Perturbation-Guided Fine-tuning: Identifying uncertain prototypes and then bypassing harmful samples through dataset curation is a simple yet effective idea that can be transferred to any scenario using post-hoc XAI methods.

Limitations & Future Work¶

Only validated on MNIST and CIFAR-10, with limited dataset complexity; the computational overhead of the number of prototypes and checkpoint analysis on large-scale datasets like ImageNet could be a bottleneck.
It relies on GradCAM as the underlying explanation method; for Transformer architectures, it needs to switch to methods like AttnLRP, and the framework's universality remains to be verified.
The choice of the number of prototypes K (32 for MNIST, 128 for CIFAR-10) is currently set manually, lacking an adaptive selection mechanism.
The linear assumption of ridge regression may be insufficient in complex scenarios, and the relationship between prototypes and confidence might be non-linear.

vs. ProtoPNet: ProtoPNet enables the model to learn prototypes through forward design, whereas I2X extracts prototypes completely post-hoc, maintaining faithfulness without altering the training process, though sacrificing prototype controllability.
vs. DiffCAM: DiffCAM compares activation patterns of different samples/groups to improve faithfulness, but remains an unstructured explanation; I2X builds on this by further correlating training dynamics.
vs.

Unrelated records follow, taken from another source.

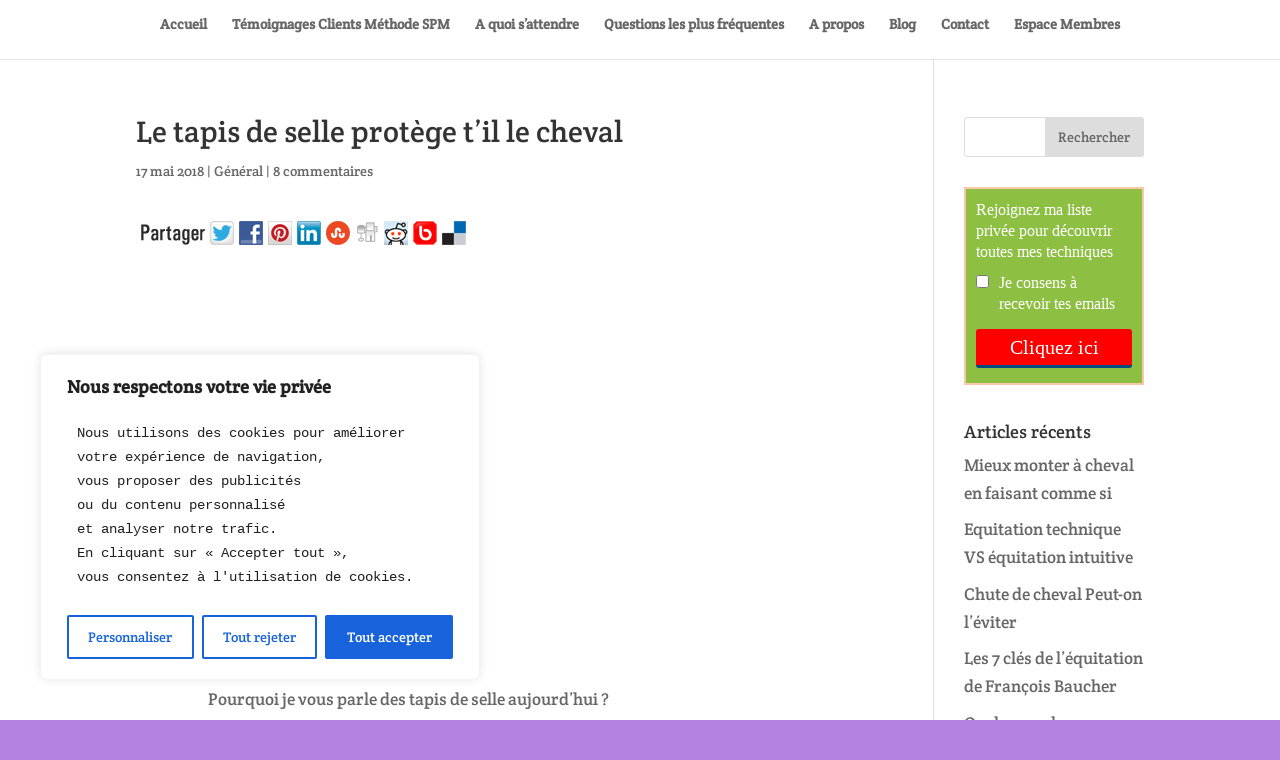

--- FILE ---
content_type: text/html; charset=utf-8
request_url: https://www.google.com/recaptcha/api2/aframe
body_size: 136
content:
<!DOCTYPE HTML><html><head><meta http-equiv="content-type" content="text/html; charset=UTF-8"></head><body><script nonce="SXlf-qgY-u1xgTqRpBU-TQ">/** Anti-fraud and anti-abuse applications only. See google.com/recaptcha */ try{var clients={'sodar':'https://pagead2.googlesyndication.com/pagead/sodar?'};window.addEventListener("message",function(a){try{if(a.source===window.parent){var b=JSON.parse(a.data);var c=clients[b['id']];if(c){var d=document.createElement('img');d.src=c+b['params']+'&rc='+(localStorage.getItem("rc::a")?sessionStorage.getItem("rc::b"):"");window.document.body.appendChild(d);sessionStorage.setItem("rc::e",parseInt(sessionStorage.getItem("rc::e")||0)+1);localStorage.setItem("rc::h",'1769935777139');}}}catch(b){}});window.parent.postMessage("_grecaptcha_ready", "*");}catch(b){}</script></body></html>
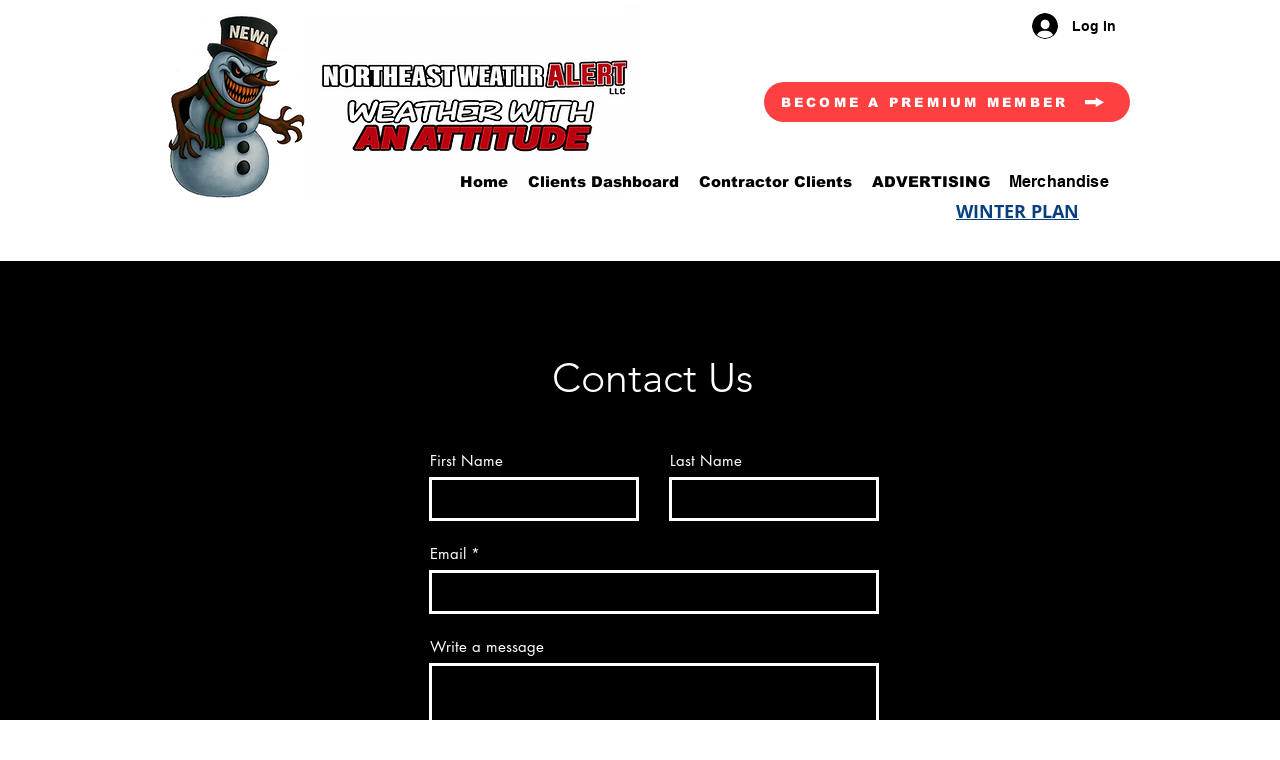

--- FILE ---
content_type: text/html; charset=utf-8
request_url: https://www.google.com/recaptcha/api2/aframe
body_size: 267
content:
<!DOCTYPE HTML><html><head><meta http-equiv="content-type" content="text/html; charset=UTF-8"></head><body><script nonce="WRxdfyWK-M_0Wb9QTKfciQ">/** Anti-fraud and anti-abuse applications only. See google.com/recaptcha */ try{var clients={'sodar':'https://pagead2.googlesyndication.com/pagead/sodar?'};window.addEventListener("message",function(a){try{if(a.source===window.parent){var b=JSON.parse(a.data);var c=clients[b['id']];if(c){var d=document.createElement('img');d.src=c+b['params']+'&rc='+(localStorage.getItem("rc::a")?sessionStorage.getItem("rc::b"):"");window.document.body.appendChild(d);sessionStorage.setItem("rc::e",parseInt(sessionStorage.getItem("rc::e")||0)+1);localStorage.setItem("rc::h",'1769548119161');}}}catch(b){}});window.parent.postMessage("_grecaptcha_ready", "*");}catch(b){}</script></body></html>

LLM-based XAI (e.g., HybridCBM): While LLM-based explanations using GPT/CLIP helper models output more readable results, the explanations originate from the auxiliary model rather than the model being explained itself; I2X avoids this faithfulness issue.

Rating¶

Novelty: ⭐⭐⭐⭐ The idea of constructing structured explanations from the perspective of training checkpoints is novel, but the core techniques (PCA + KMeans + ridge regression) are relatively basic.
Experimental Thoroughness: ⭐⭐⭐ Only validated on MNIST and CIFAR-10, lacking experiments on large-scale datasets.
Writing Quality: ⭐⭐⭐⭐ The problem definition is clear, and the logical chain from interpretability to explainability is complete.
Value: ⭐⭐⭐⭐ The conceptual framework is inspiring, but the experimental scale limits its practical impact.